At the chocolate museum, we ran around like kids through a Willy-Wonka inspired wonderland. We watched cocoa beans being split, molds being poured for hollow chocolate bunnies, truffles being coated in powder and got to indulge in plenty of samples. Though the price of 4,50E was probably a bit too much, watching Eva get really excited about a whole exhibit of chocolate was priceless. Despite living so close to this magnificent city, she hasn’t been to the Dom or chocolate museum. Seems like a shame that she hasn’t been taking advantage of everything. After walking through more of the city, Neumarkt and grabbing a berliner (like a jelly donut), we sat down at a restaurant to eat. I love trying new, authentic foods when I travel, but the name of the restaurant tipped me off to the fact that I wouldn’t be eating traditional food. It was called Chicago steakhouse and had pictures of Michael Jordan and Jazz on the wall. Regardless, I ate some delicious chicken for once and had a baked potato with sour cream. Afterwards, we went to some lame-o Roman history museum.

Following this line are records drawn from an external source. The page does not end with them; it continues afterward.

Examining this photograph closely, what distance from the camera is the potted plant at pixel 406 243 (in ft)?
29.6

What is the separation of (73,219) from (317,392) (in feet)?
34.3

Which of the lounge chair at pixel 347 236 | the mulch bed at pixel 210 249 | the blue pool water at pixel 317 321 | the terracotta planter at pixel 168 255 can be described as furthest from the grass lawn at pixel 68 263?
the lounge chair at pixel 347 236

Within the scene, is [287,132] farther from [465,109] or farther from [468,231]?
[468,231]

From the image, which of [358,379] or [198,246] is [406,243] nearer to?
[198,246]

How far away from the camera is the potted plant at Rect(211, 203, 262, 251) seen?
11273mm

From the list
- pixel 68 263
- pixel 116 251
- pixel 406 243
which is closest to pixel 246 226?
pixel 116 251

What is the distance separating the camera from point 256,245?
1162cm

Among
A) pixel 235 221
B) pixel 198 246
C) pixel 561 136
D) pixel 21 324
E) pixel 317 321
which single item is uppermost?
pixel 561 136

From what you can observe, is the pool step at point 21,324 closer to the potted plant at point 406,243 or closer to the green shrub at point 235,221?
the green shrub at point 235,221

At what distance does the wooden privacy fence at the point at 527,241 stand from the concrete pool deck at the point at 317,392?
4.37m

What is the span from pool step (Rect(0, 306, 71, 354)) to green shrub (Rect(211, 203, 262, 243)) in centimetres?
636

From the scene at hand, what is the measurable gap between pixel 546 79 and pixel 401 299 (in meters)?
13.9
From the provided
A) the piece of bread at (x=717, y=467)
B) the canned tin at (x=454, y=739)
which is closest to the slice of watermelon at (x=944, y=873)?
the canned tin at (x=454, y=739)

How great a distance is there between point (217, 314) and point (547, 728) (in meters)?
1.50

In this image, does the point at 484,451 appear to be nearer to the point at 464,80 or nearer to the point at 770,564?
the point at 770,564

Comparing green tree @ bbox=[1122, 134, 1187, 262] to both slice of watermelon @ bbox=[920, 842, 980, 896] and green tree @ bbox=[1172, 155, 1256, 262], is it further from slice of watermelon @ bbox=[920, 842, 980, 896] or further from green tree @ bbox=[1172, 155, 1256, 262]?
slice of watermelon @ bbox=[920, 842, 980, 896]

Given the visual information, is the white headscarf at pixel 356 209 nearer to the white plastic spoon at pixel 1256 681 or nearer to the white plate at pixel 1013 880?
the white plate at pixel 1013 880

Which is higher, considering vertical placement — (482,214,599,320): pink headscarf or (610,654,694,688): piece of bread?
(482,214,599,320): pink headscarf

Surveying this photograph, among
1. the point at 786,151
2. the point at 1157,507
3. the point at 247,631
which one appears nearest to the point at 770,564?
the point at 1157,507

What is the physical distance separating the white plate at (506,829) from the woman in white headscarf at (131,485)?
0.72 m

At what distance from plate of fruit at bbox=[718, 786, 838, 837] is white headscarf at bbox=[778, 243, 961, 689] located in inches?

On our way back into Meerbusch, we found two of Eva’s friends from high school. It’s shocking how many Germans peak English and many of them speak it really well. They all spent a year in HS abroad, which reminded me of that German dude who was a freaking stud at WWS when we were juniors. He could drink a beer in about three seconds flat. It made me feel bad and stupid and ignorant for only mastering English. We met Eva’s friend Steffi for a beer before Gaby made us some wonderful pasta and we slept a little before the night out.

Eva’s friend all came over to meet me and we opened a bottle of champagne and had a few beers before taking a bus and train into downtown Düsseldorf. It was windy and rainy and really disgusting, but we had a really fun time. Her friends are incredibly warm and funny, and it made for a really interesting night.

The next morning, sufficiently hungover, we were joined by Udo and another friend, Juda, who came with us to Dusseldorf. The weather was horrible – windy, stinging cold – and there was no one on the streets as we walked through the Ko (a ritzy shopping district) and passed a lot of churches, parliament buildings and overturned chairs and plants. Apparently a huge storm called Emma was supposed to ground planes and uproot trees, but it never came. Instead, we encountered fog and were nearly thrown off-balance from the gusts. The only thing we really visited was the huge tower, from which we could see the empty city. It was so dreary out that it was difficult to enjoy the city. We ate at another American style restaurant before heading back to say goodbye to Gaby and get me to the airport. I was really sad to say goodbye to her mom, who had made me food for the plane and sincerely thanked me for being a good friend to Eva when she was lonely and had no one. Juda, Julia and Eva drove me back to Weeze and stayed until Eva’s car nearly got towed. I was ready to be back in sunshine and to not feel like an idiot for not knowing the language, but I had a kind of empty feeling for leaving Eva again.

When I got back to Sevilla, I could feel the warmth upon exiting the airplane and finally smell the azahar, the smell of the orange trees once the fruit falls. I fell in love with the city again after having some doubts about staying here.

Sanne and I took advantage of the sun and nearly 75 degree heat by heading down to Cadiz on Sunday. The beach was swamped with people, but seeing the city in the daytime not wasted and full of broken bottles nor windy and rainy was spectacular. It’s a wonderful place. And having a picnic on the beach, getting really pink and enjoying the quiet trash of waves was the perfect way to end the weekend.